▸ EXERCISE DETAILS
For every record that follows, write out the text exactly and omit the picture, if one is present.

[DATASET RECORDS — start]

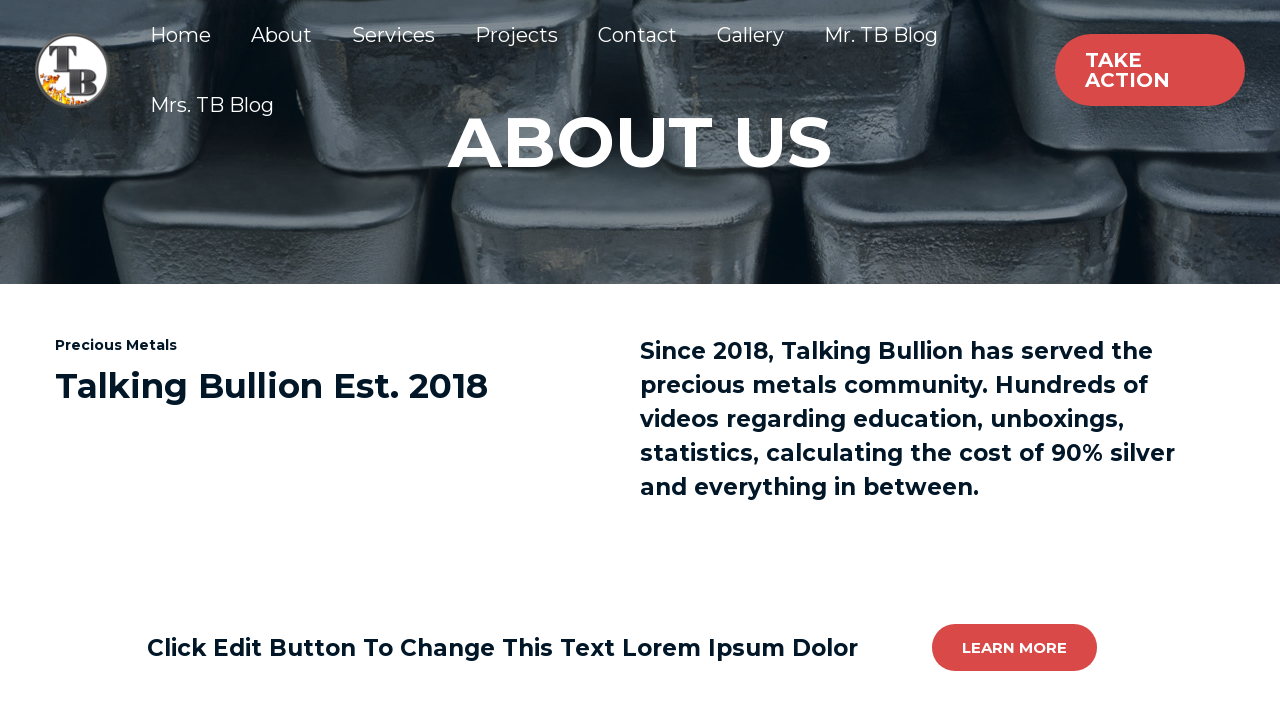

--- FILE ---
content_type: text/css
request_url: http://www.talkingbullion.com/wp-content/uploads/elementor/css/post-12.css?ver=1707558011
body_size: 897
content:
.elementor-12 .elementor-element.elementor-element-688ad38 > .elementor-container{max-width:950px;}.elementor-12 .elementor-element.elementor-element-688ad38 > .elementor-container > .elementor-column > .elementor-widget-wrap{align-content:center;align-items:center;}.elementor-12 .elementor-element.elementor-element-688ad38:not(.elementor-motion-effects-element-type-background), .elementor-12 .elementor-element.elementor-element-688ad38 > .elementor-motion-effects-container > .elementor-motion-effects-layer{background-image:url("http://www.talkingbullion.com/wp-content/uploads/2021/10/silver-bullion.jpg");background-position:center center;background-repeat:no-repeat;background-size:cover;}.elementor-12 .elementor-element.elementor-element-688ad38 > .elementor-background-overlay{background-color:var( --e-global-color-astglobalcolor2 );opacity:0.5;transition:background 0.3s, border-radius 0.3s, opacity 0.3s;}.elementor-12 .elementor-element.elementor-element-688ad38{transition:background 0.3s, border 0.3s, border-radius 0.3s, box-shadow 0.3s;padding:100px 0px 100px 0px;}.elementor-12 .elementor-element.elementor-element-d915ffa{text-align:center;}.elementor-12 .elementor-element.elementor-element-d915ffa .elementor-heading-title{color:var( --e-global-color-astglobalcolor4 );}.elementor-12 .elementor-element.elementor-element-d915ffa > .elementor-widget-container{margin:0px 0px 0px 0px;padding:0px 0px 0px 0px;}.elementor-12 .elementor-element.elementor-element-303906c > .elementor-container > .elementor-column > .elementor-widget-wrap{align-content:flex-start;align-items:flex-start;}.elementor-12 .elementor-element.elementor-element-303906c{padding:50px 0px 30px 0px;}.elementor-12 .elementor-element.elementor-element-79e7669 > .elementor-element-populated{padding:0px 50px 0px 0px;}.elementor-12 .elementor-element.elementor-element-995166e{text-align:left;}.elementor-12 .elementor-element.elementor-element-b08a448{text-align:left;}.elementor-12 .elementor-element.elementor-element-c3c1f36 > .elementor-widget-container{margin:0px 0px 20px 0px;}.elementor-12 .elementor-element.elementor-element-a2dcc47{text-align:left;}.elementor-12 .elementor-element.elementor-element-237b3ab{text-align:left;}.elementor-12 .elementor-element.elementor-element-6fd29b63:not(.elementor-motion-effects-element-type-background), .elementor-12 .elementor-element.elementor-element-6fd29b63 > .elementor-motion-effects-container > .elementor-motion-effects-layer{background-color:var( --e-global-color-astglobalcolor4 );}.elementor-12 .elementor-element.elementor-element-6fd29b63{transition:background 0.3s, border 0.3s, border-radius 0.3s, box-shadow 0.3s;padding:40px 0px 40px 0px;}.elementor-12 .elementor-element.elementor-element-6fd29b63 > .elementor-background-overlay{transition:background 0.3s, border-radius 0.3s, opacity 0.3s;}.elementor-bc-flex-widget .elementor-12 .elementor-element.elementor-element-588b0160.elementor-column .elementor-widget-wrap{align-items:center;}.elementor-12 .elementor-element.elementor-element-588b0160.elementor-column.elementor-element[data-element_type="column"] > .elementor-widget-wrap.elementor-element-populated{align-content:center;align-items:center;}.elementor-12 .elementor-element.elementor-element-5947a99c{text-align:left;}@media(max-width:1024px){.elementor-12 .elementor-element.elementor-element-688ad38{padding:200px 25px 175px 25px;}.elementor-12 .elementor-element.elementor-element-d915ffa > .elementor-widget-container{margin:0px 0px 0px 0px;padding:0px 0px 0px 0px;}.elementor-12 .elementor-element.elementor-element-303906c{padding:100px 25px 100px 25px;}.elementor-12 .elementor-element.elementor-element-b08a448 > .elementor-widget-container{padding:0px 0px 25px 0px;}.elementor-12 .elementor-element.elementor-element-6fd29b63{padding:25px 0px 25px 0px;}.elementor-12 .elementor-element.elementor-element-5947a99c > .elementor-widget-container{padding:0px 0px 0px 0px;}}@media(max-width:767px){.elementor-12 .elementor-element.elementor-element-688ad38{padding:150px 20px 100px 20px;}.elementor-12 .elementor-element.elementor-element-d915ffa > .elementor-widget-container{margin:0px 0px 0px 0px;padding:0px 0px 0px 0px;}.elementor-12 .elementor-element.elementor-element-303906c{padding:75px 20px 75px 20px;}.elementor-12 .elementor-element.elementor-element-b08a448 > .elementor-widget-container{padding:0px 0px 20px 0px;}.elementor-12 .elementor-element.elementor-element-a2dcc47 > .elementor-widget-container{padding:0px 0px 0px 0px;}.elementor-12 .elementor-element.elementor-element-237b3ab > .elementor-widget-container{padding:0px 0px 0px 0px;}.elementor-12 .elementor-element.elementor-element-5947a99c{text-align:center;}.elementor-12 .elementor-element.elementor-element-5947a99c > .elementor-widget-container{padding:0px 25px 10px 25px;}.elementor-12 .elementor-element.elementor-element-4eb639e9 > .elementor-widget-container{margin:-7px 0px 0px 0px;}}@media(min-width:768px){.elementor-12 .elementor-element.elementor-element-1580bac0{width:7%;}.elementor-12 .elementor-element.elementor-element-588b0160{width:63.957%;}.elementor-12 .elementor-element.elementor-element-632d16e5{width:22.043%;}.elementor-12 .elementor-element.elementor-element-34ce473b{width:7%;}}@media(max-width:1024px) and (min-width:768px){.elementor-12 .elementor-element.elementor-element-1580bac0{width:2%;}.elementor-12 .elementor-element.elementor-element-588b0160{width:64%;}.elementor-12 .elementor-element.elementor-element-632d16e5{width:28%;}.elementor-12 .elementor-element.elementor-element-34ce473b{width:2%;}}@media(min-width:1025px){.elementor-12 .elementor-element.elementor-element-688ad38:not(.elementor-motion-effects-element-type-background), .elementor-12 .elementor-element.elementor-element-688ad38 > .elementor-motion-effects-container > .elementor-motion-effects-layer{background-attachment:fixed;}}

[DATASET RECORDS — finish]

▸ RESULT FOR THIS TASK
--- FILE ---
content_type: text/css
request_url: http://www.talkingbullion.com/wp-content/uploads/elementor/css/post-12.css?ver=1707558011
body_size: 897
content:
.elementor-12 .elementor-element.elementor-element-688ad38 > .elementor-container{max-width:950px;}.elementor-12 .elementor-element.elementor-element-688ad38 > .elementor-container > .elementor-column > .elementor-widget-wrap{align-content:center;align-items:center;}.elementor-12 .elementor-element.elementor-element-688ad38:not(.elementor-motion-effects-element-type-background), .elementor-12 .elementor-element.elementor-element-688ad38 > .elementor-motion-effects-container > .elementor-motion-effects-layer{background-image:url("http://www.talkingbullion.com/wp-content/uploads/2021/10/silver-bullion.jpg");background-position:center center;background-repeat:no-repeat;background-size:cover;}.elementor-12 .elementor-element.elementor-element-688ad38 > .elementor-background-overlay{background-color:var( --e-global-color-astglobalcolor2 );opacity:0.5;transition:background 0.3s, border-radius 0.3s, opacity 0.3s;}.elementor-12 .elementor-element.elementor-element-688ad38{transition:background 0.3s, border 0.3s, border-radius 0.3s, box-shadow 0.3s;padding:100px 0px 100px 0px;}.elementor-12 .elementor-element.elementor-element-d915ffa{text-align:center;}.elementor-12 .elementor-element.elementor-element-d915ffa .elementor-heading-title{color:var( --e-global-color-astglobalcolor4 );}.elementor-12 .elementor-element.elementor-element-d915ffa > .elementor-widget-container{margin:0px 0px 0px 0px;padding:0px 0px 0px 0px;}.elementor-12 .elementor-element.elementor-element-303906c > .elementor-container > .elementor-column > .elementor-widget-wrap{align-content:flex-start;align-items:flex-start;}.elementor-12 .elementor-element.elementor-element-303906c{padding:50px 0px 30px 0px;}.elementor-12 .elementor-element.elementor-element-79e7669 > .elementor-element-populated{padding:0px 50px 0px 0px;}.elementor-12 .elementor-element.elementor-element-995166e{text-align:left;}.elementor-12 .elementor-element.elementor-element-b08a448{text-align:left;}.elementor-12 .elementor-element.elementor-element-c3c1f36 > .elementor-widget-container{margin:0px 0px 20px 0px;}.elementor-12 .elementor-element.elementor-element-a2dcc47{text-align:left;}.elementor-12 .elementor-element.elementor-element-237b3ab{text-align:left;}.elementor-12 .elementor-element.elementor-element-6fd29b63:not(.elementor-motion-effects-element-type-background), .elementor-12 .elementor-element.elementor-element-6fd29b63 > .elementor-motion-effects-container > .elementor-motion-effects-layer{background-color:var( --e-global-color-astglobalcolor4 );}.elementor-12 .elementor-element.elementor-element-6fd29b63{transition:background 0.3s, border 0.3s, border-radius 0.3s, box-shadow 0.3s;padding:40px 0px 40px 0px;}.elementor-12 .elementor-element.elementor-element-6fd29b63 > .elementor-background-overlay{transition:background 0.3s, border-radius 0.3s, opacity 0.3s;}.elementor-bc-flex-widget .elementor-12 .elementor-element.elementor-element-588b0160.elementor-column .elementor-widget-wrap{align-items:center;}.elementor-12 .elementor-element.elementor-element-588b0160.elementor-column.elementor-element[data-element_type="column"] > .elementor-widget-wrap.elementor-element-populated{align-content:center;align-items:center;}.elementor-12 .elementor-element.elementor-element-5947a99c{text-align:left;}@media(max-width:1024px){.elementor-12 .elementor-element.elementor-element-688ad38{padding:200px 25px 175px 25px;}.elementor-12 .elementor-element.elementor-element-d915ffa > .elementor-widget-container{margin:0px 0px 0px 0px;padding:0px 0px 0px 0px;}.elementor-12 .elementor-element.elementor-element-303906c{padding:100px 25px 100px 25px;}.elementor-12 .elementor-element.elementor-element-b08a448 > .elementor-widget-container{padding:0px 0px 25px 0px;}.elementor-12 .elementor-element.elementor-element-6fd29b63{padding:25px 0px 25px 0px;}.elementor-12 .elementor-element.elementor-element-5947a99c > .elementor-widget-container{padding:0px 0px 0px 0px;}}@media(max-width:767px){.elementor-12 .elementor-element.elementor-element-688ad38{padding:150px 20px 100px 20px;}.elementor-12 .elementor-element.elementor-element-d915ffa > .elementor-widget-container{margin:0px 0px 0px 0px;padding:0px 0px 0px 0px;}.elementor-12 .elementor-element.elementor-element-303906c{padding:75px 20px 75px 20px;}.elementor-12 .elementor-element.elementor-element-b08a448 > .elementor-widget-container{padding:0px 0px 20px 0px;}.elementor-12 .elementor-element.elementor-element-a2dcc47 > .elementor-widget-container{padding:0px 0px 0px 0px;}.elementor-12 .elementor-element.elementor-element-237b3ab > .elementor-widget-container{padding:0px 0px 0px 0px;}.elementor-12 .elementor-element.elementor-element-5947a99c{text-align:center;}.elementor-12 .elementor-element.elementor-element-5947a99c > .elementor-widget-container{padding:0px 25px 10px 25px;}.elementor-12 .elementor-element.elementor-element-4eb639e9 > .elementor-widget-container{margin:-7px 0px 0px 0px;}}@media(min-width:768px){.elementor-12 .elementor-element.elementor-element-1580bac0{width:7%;}.elementor-12 .elementor-element.elementor-element-588b0160{width:63.957%;}.elementor-12 .elementor-element.elementor-element-632d16e5{width:22.043%;}.elementor-12 .elementor-element.elementor-element-34ce473b{width:7%;}}@media(max-width:1024px) and (min-width:768px){.elementor-12 .elementor-element.elementor-element-1580bac0{width:2%;}.elementor-12 .elementor-element.elementor-element-588b0160{width:64%;}.elementor-12 .elementor-element.elementor-element-632d16e5{width:28%;}.elementor-12 .elementor-element.elementor-element-34ce473b{width:2%;}}@media(min-width:1025px){.elementor-12 .elementor-element.elementor-element-688ad38:not(.elementor-motion-effects-element-type-background), .elementor-12 .elementor-element.elementor-element-688ad38 > .elementor-motion-effects-container > .elementor-motion-effects-layer{background-attachment:fixed;}}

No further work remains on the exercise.